The General, I am informed, confines himself to military transactions, with a reference to a very few of the civil. I knew him personally nearly forty years ago, but have not seen or heard from him for the last seven years. I think him above mediocrity. He has been in the army during the whole time, and is better qualified to give a description of its proceedings, than any gentleman with whom I am acquainted.
This history has been written within the last seven or eight months, at Germantown, about six miles from this city, though I have not heard of the General being there until lately; he has kept himself quite retired and private.
I do not recollect any formal speeches, such as are made in the British Parliament and our late Congresses, to have been made in the revolutionary Congress, though I was a member for eight years, from 1774 until the preliminaries of peace were signed.

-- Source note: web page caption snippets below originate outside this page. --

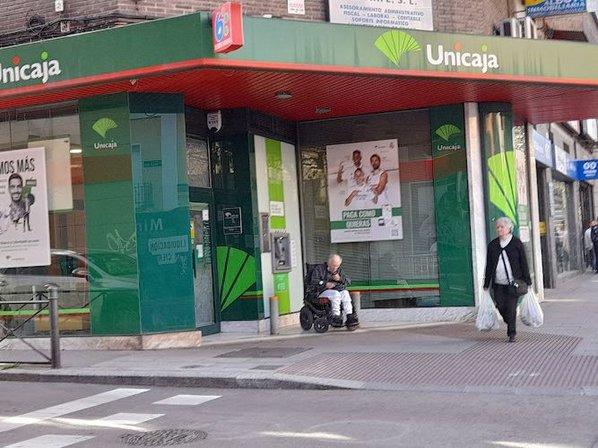 Unicaja Banco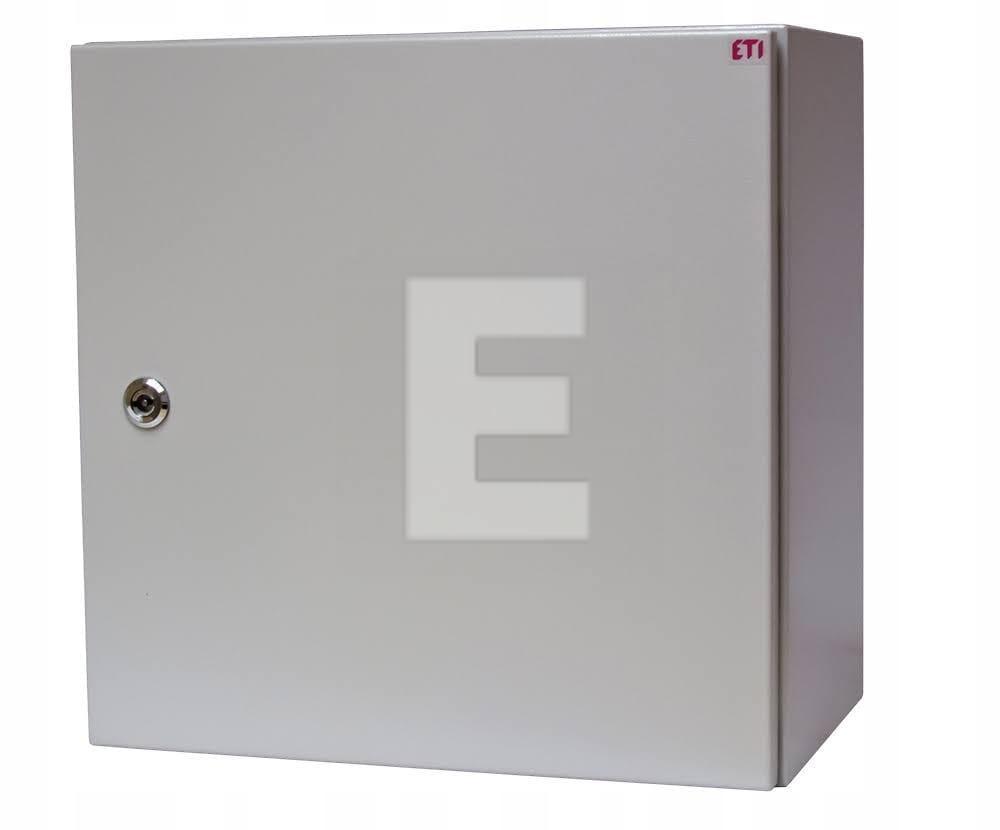 ETI Obudowa hermetyczna IP66 GT 50-55-25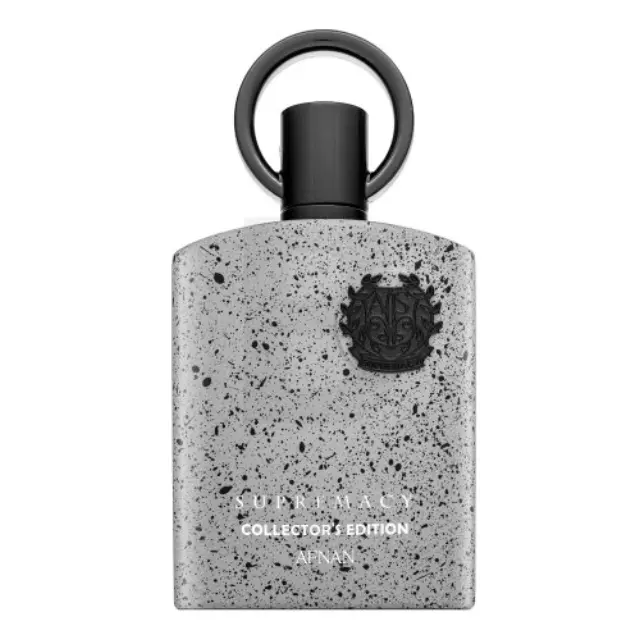 Afnan Supremacy Collector's Edition Eau de Parfum for men 100 ml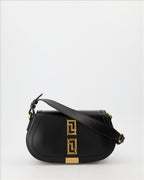 Crossbody bags Greca Goddess bag Versace Black Women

We had no time to hear such speeches; little for deliberation; action was the order of the day. The speech of Mr. Richard H. Lee, given by the Italian, the Chevalier Botta, which I have read, may have been delivered, but I have no remembrance of it, though in Congress, nor would it do any member much credit. I have no favorable opinion of the Chevalier; he appears to me a vain and presuming character to have attempted such a history; perhaps the res angustæ domi (poverty) impelled him.
Although we may not in the United States have a Thucydides, a Tacitus, Hume, Robertson, or Gibbon, who have been reckoned the best historians in Greece, Rome, or Great Britain, yet we have gentlemen of great talents, and capable of writing the history of our Revolution with at least as much regard to truth as any of them has exhibited.
With respect to General Wilkinson, I recollect an anecdote. He was, in 1777, an aid to General Gates, and by him sent to Congress at Yorktown, in Pennsylvania, with the despatches, giving an account of the surrender of Sir John Burgoyne and the British army to the Americans at Saratoga. On the way he spent a day at Reading, about fifty miles from Yorktown, with a young lady from Philadelphia, whom he afterwards married. When the despatches were read in Congress, propositions were made for paying a proper compliment to the favorite of General Gates, who brought us such pleasing news. Governor Samuel Adams, with a grave and solemn face, moved Congress, that the young gentleman should be presented with “a pair of spurs.”
What changes in Europe have occurred since I had the pleasure of writing to you last! Louis XVIII. is again on the throne of France; the great Napoleon at the bottom of the wheel, never to rise more, a prisoner for life. The French nation miserable; Spain has reestablished the tribunal of the Inquisition, and restored the Jesuits. The rulers of Portugal void of common sense. South America in a state of opposition to the government of Spain, and in all appearance will soon be independent of it. Whatever is, is right, said Mr. Pope, the first of poets and moralists.
I have nothing to do with politics, nor much with any thing else in this world, but I hear and listen. It is said, that James Monroe, Secretary of State, John Armstrong, late Secretary at War, Dewitt Clinton, late Mayor of New York, and perhaps Rufus King, now a senator, will be proposed as candidates for the next Presidency. I do not think the prospect of either, or any of them, very encouraging.
Mr. John Q. Adams has been named; but it is not known whether this may not create jealousy, or injure him with the present administration, which his friends would by all means avoid.
My sheet is almost finished. God bless you.